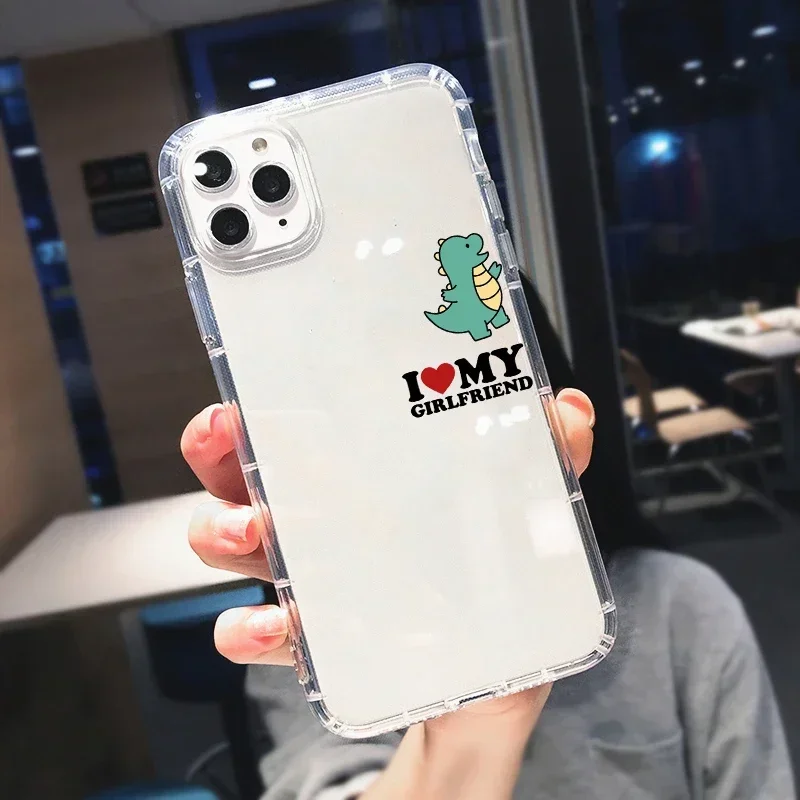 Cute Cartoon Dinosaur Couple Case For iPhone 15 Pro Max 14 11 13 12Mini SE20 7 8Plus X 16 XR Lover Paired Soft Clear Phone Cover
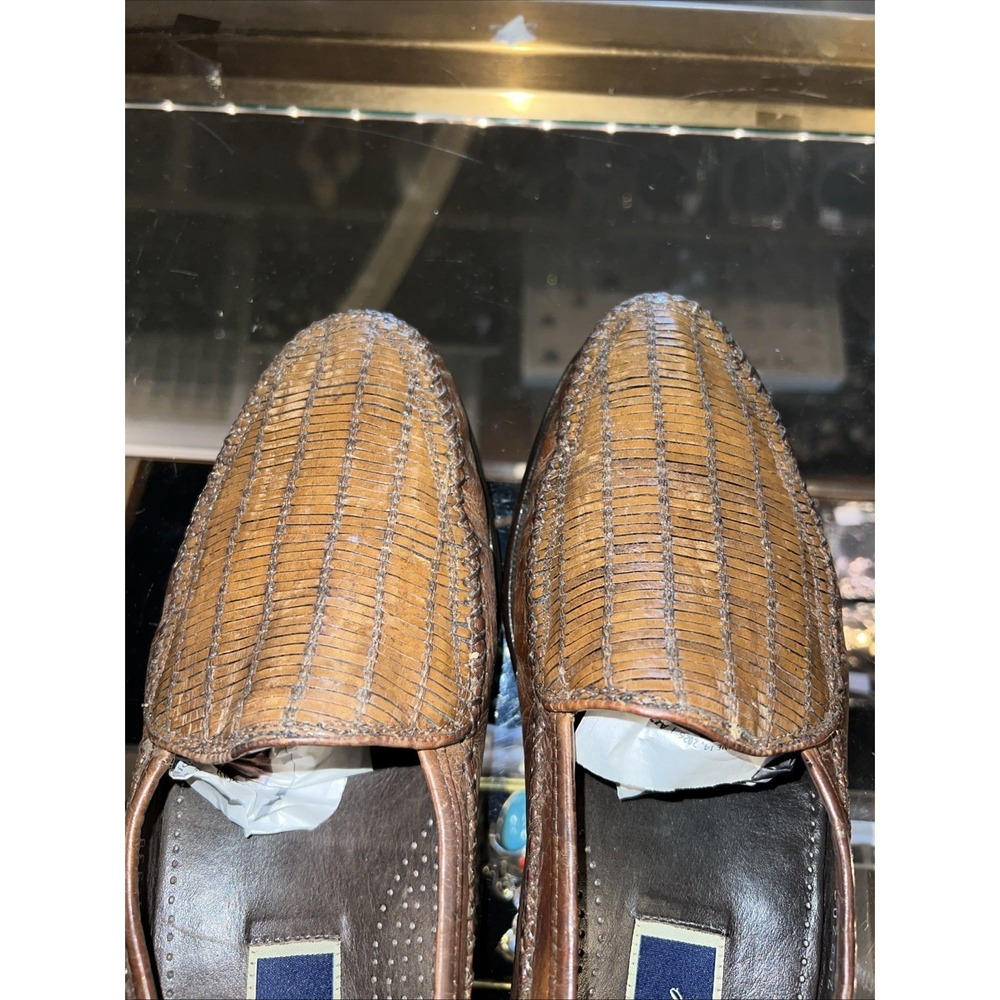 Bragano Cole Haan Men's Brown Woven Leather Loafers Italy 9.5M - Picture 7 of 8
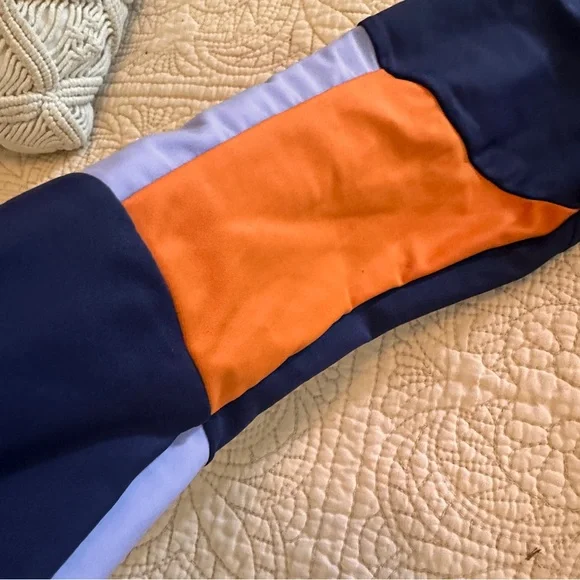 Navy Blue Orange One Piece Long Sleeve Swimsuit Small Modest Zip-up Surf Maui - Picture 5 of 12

--

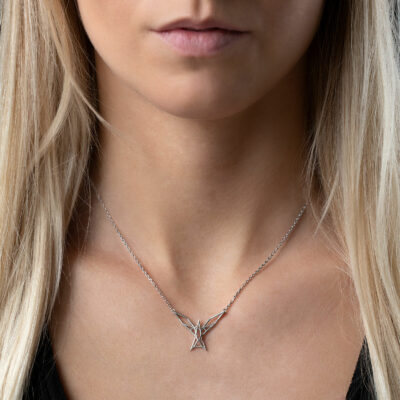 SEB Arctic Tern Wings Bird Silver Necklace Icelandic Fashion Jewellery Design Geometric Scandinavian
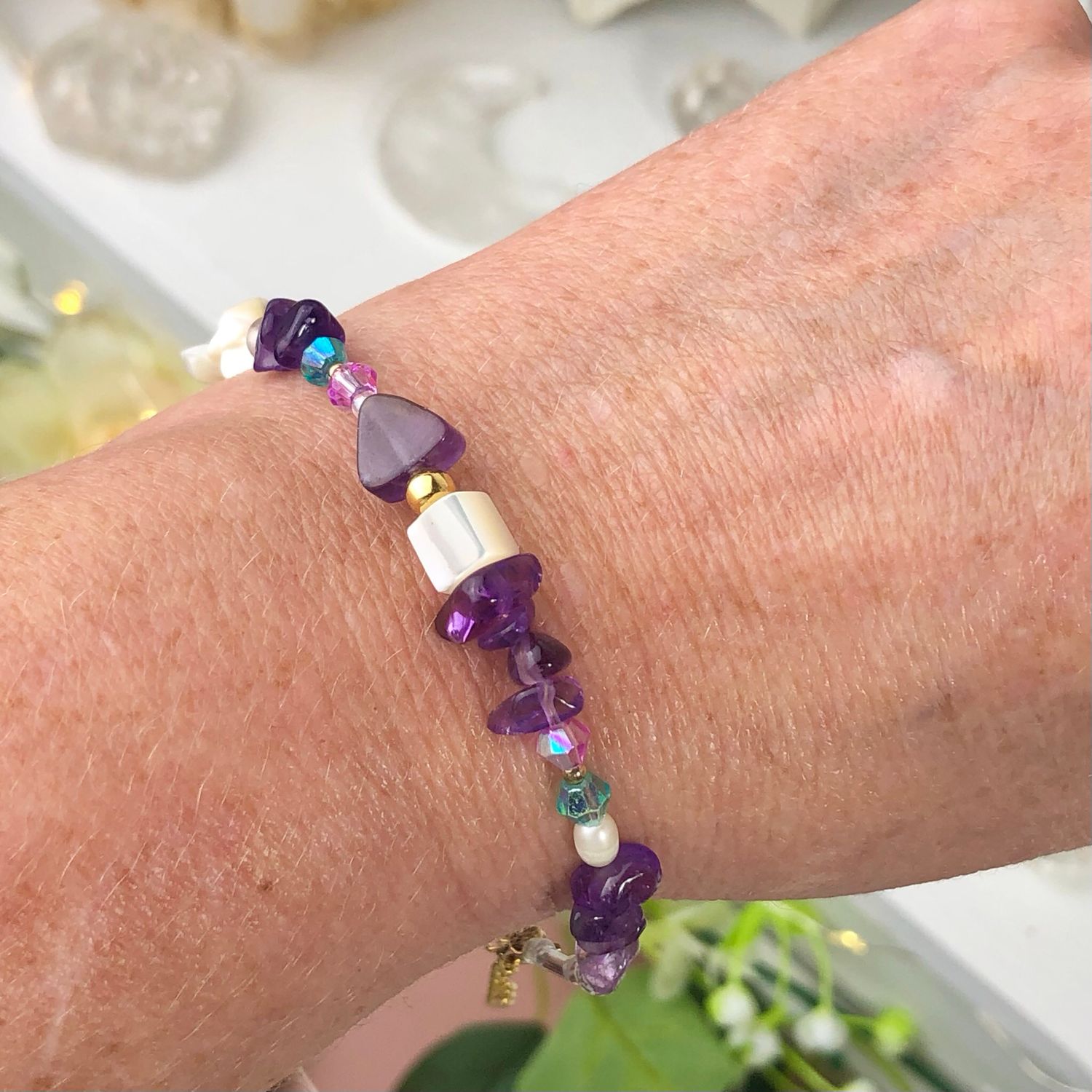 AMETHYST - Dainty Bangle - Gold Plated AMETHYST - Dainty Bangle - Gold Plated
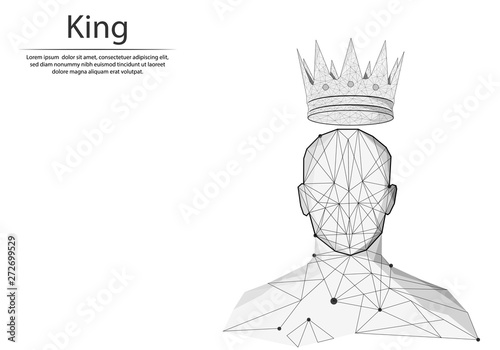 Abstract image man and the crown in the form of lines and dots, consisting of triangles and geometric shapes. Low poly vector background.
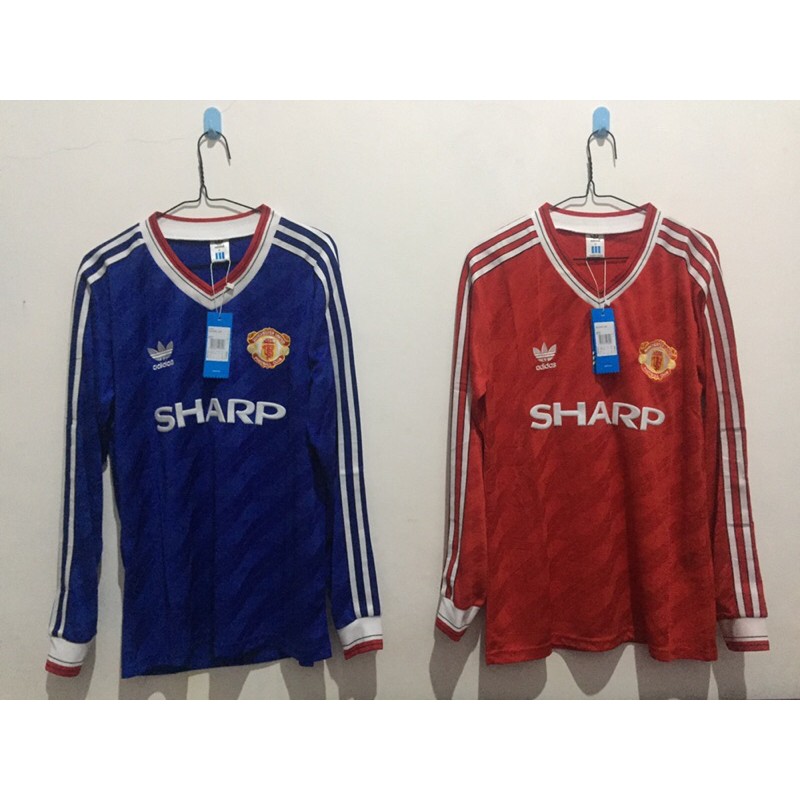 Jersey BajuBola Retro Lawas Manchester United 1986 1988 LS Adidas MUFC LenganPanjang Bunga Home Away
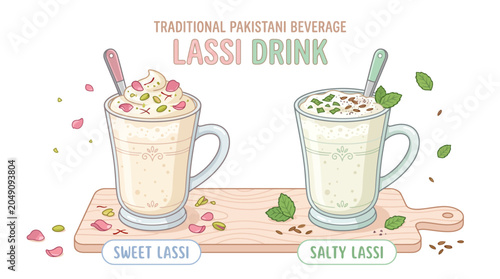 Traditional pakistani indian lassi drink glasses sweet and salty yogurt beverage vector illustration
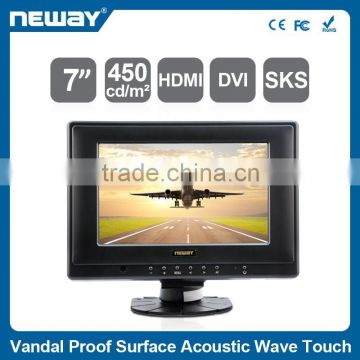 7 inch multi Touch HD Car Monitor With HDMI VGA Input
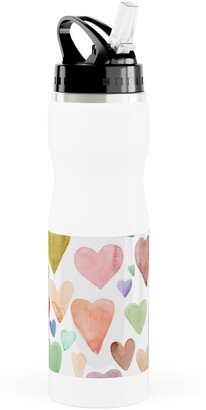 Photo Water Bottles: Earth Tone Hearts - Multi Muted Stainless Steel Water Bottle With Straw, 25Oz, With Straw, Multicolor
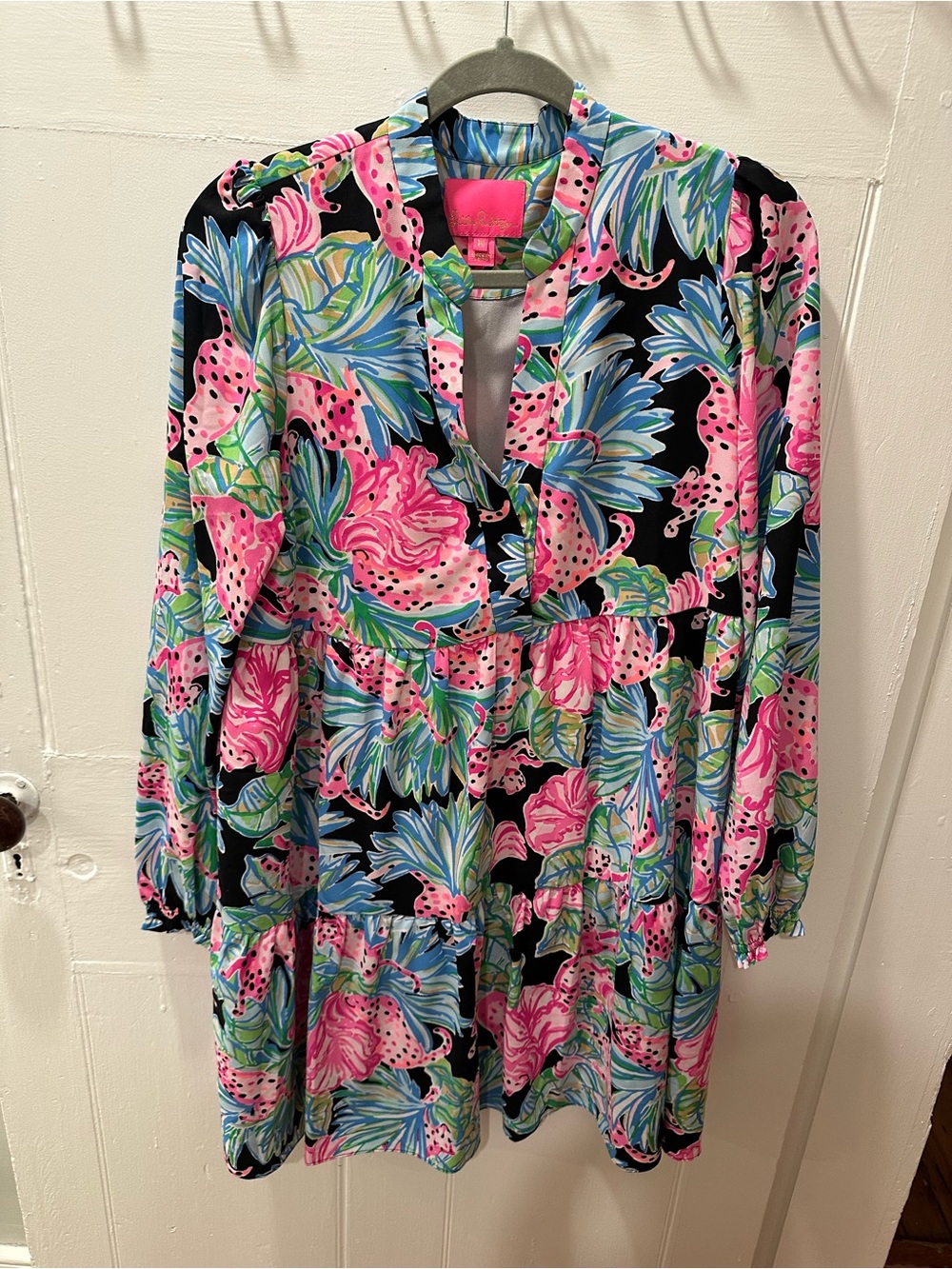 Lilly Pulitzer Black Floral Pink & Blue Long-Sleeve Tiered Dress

...

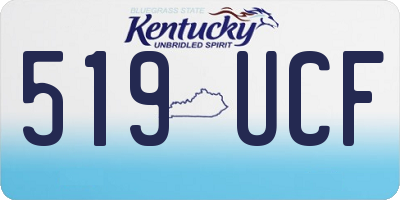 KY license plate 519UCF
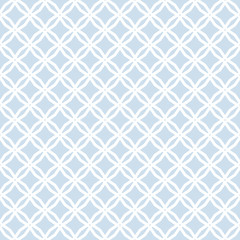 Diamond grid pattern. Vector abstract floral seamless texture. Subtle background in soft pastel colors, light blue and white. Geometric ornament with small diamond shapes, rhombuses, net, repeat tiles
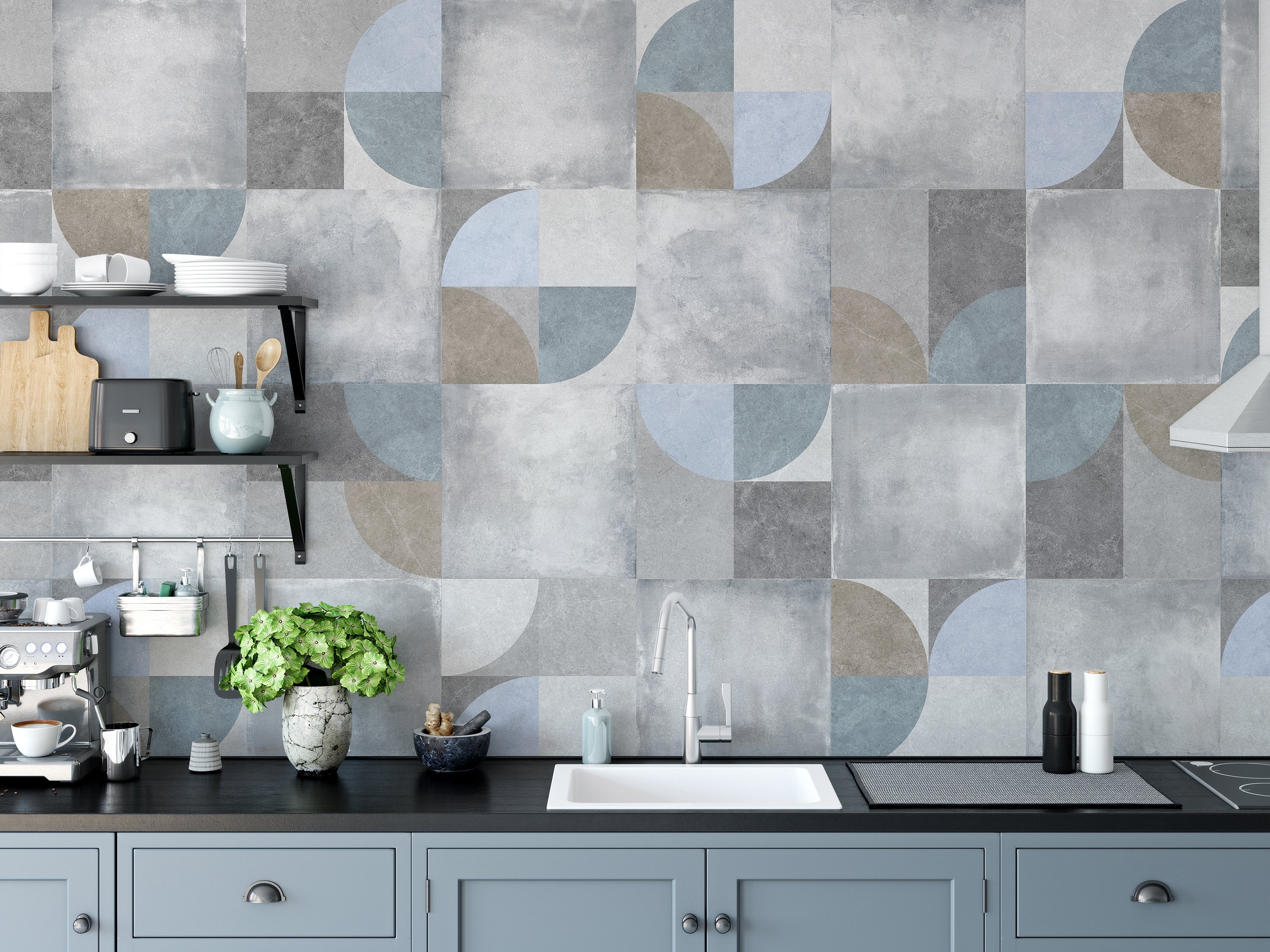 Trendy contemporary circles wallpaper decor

• Directions: Copy word for word the span of the records above that begins at the line with "Abstract image man" and ends at the line with "Lilly Pulitzer Black", including those two lines but not the pictures.

• Exercise answer:
 Abstract image man and the crown in the form of lines and dots, consisting of triangles and geometric shapes. Low poly vector background.
 Jersey BajuBola Retro Lawas Manchester United 1986 1988 LS Adidas MUFC LenganPanjang Bunga Home Away
 Traditional pakistani indian lassi drink glasses sweet and salty yogurt beverage vector illustration
 7 inch multi Touch HD Car Monitor With HDMI VGA Input
 Photo Water Bottles: Earth Tone Hearts - Multi Muted Stainless Steel Water Bottle With Straw, 25Oz, With Straw, Multicolor
 Lilly Pulitzer Black Floral Pink & Blue Long-Sleeve Tiered Dress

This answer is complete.